The possibility exists, however, that he was in fact quite simple and straightforward, at least in his actions if not always his words. Perhaps he simply wanted to win baseball games and was willing to take whatever avenue existed that enabled him to achieve this goal at the lowest possible cost. This simple narrative does not require the elaborate twists and turns that the Rickey story traditionally takes. However, this narrative is hardly a symbolic one, hardly one which stands in for both baseball and America at their best so it is not surprising that it is not as widely embraced. Rather, the “Rickey as racial pioneer” story took hold due to its obvious appeal, infused as it was with delicious didactic potential. Sometimes, however, a story is more than simply a story. In this instance, the Rickey story would have a damaging effect on the integration effort in multiple ways, ultimately and ironically slowing the pace of integration in Major League Baseball many years. Initially, it distracted from and negated the integration movement that had developed significant momentum independent of him. Eventually, it set the movement back decades. Arguably, the paucity of Black players in the modern game suggests that baseball is perhaps still feeling its effects.
Immediately, the story gave credence to longtime baseball commissioner and segregationist Kenesaw Mountain Landis’s longstanding lie that anybody within Organized Baseball could sign a Black player if they so chose. As such, it justified the falsehood and permitted white America to gloss over the reality of racism both within baseball and, more importantly, within the nation. Although Landis’s lie was a naked one, the Rickey story allowed Organized Baseball to escape greater scrutiny of its racist practices because it demonstrated that, at least superficially, Landis was correct. According to the Rickey story, one man did, after all, decide to sign a Black player and no one within the game stopped him. Baseball could defend itself by repeating the lie that the game was now, and always had been, open to everyone. It only took an individual with courage to make this possibility a reality. This fabrication glossed over the deep and longstanding institutionalized racism that was truly at the core of the issue, and which remained firmly entrenched despite Robinson's presence on a big league diamond.

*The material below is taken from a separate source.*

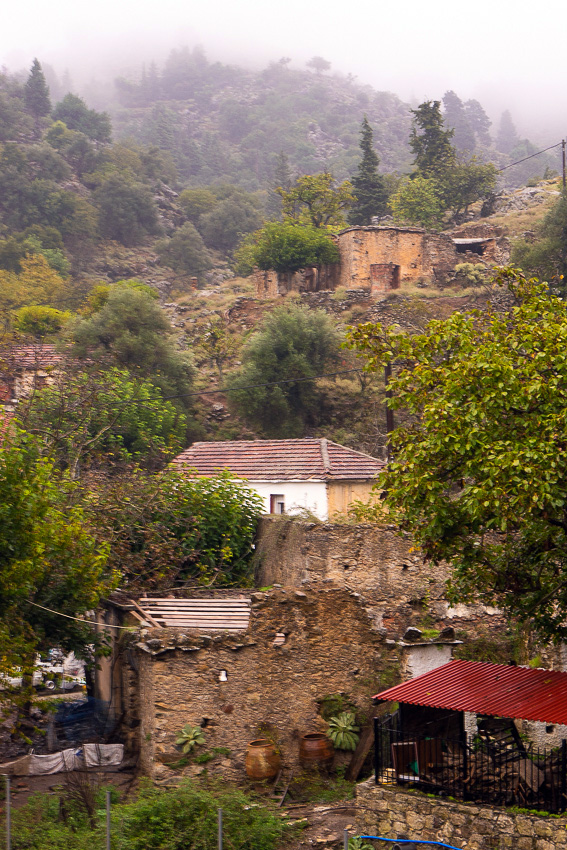 08 Mountain Rain Crete DSC06437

More significantly, the story conveniently negated and ignored the enormous social pressures that the rising integration movement – spearheaded by the increasingly empowered and determined Black and alternative presses along with progressive governmental leaders such as LaGuardia and Adam Clayton Powell – had on Organized Baseball and which, in reality, had more to do with bringing the game to the brink of integration by the end of World War II than anything having to do with Branch Rickey. This, in turn, resulted in the tragic consequence of the story: it wrested the integration issue away from these people and put it in the hands of the baseball patriarchy — the very people who restricted the game for years — to be doled out on its terms and through its good graces.
The Branch Rickey story is a narrative heist that once again leaves the Black men and those in the alternative press who did the hard work to right an entrenched wrong on the sidelines, spectators to their own history. As baseball celebrates yet another Jackie Robinson Day it might be worthwhile to ask: whose story is it really celebrating?